With more and more families seeking high-performing homes, the all-geothermal neighborhood trend will continue to grow, said Smith. “Sustainability is here to stay, and a growing majority of homeowners make decisions with that in mind. GHP neighborhoods also present a wonderful opportunity to contractors and manufacturers, as contractors are rewarded with a more satisfied client, higher profits, and increased market share. The manufacturers also realize increased profits and sales volumes, allowing more investment in new product research and development.”
GHP neighborhoods are definitely trending in a positive fashion, with demand from customers remaining high. “ClimateMaster has many projects in the pipeline and others that are in various phases of construction. And, creating a great marketing buzz on green, high-performance, high-efficiency geothermal neighborhoods helps sell available lots very well in many markets.”
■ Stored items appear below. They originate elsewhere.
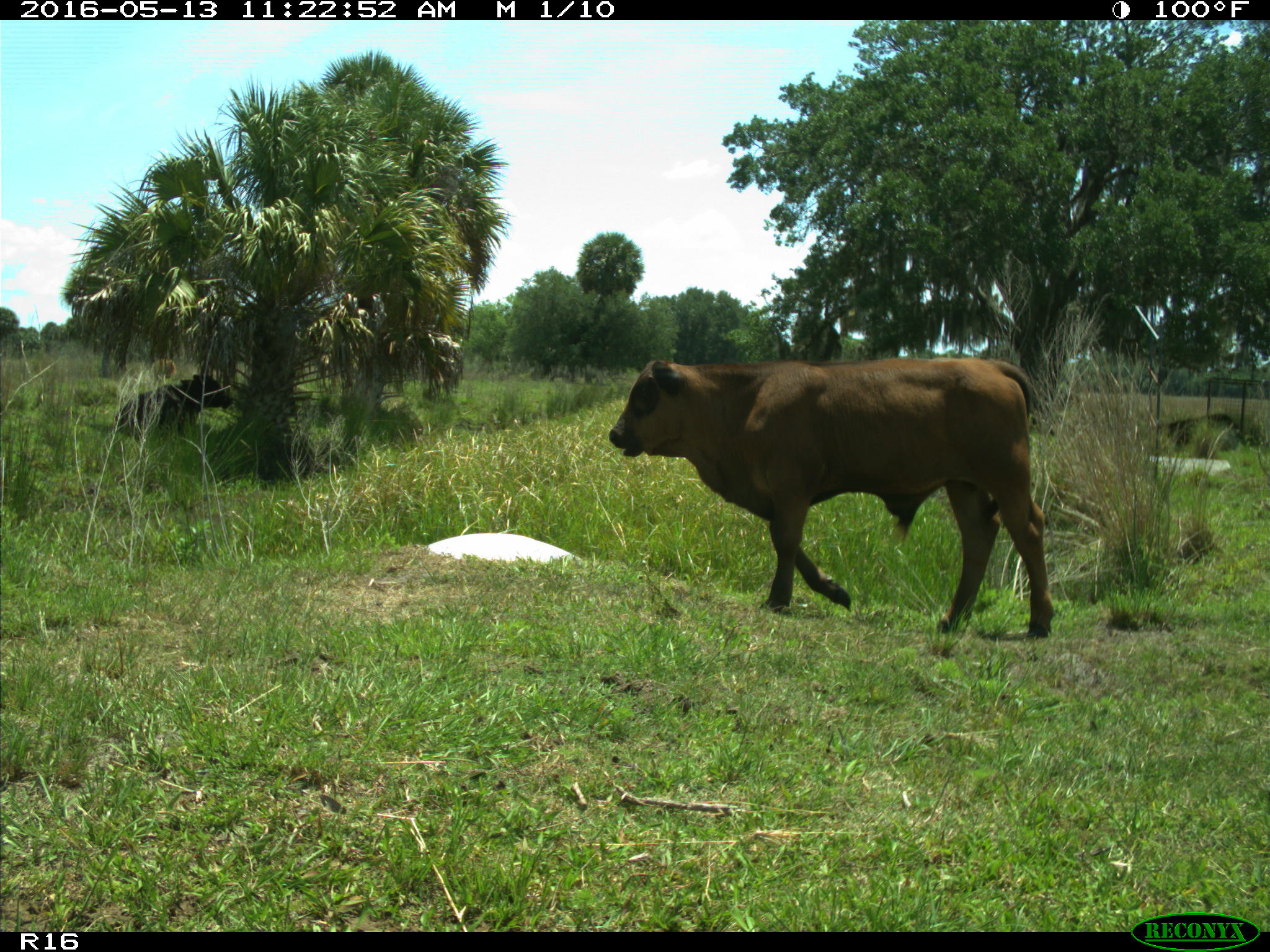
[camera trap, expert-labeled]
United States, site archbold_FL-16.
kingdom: Animalia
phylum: Chordata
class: Mammalia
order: Artiodactyla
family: Bovidae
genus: Bos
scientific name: Bos taurus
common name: domestic cow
The all-geothermal option is not just confined to new neighborhoods, either. According to Schneck, another developing trend is to “geothermal-ize” existing communities. “There is interest in going into neighborhoods that have similarly sized homes and encouraging a switch to geothermal. By doing so, the cost of installation can be driven down, and everyone in the neighborhood benefits.”
With the trend moving in the direction of green neighborhoods, manufacturers believe geothermal awareness and acceptance will continue to grow. That trend will be strengthened through consumer preferences for sustainable homes, unstable energy prices, and a pickup in the housing market, all of which point to a strong future for geothermal.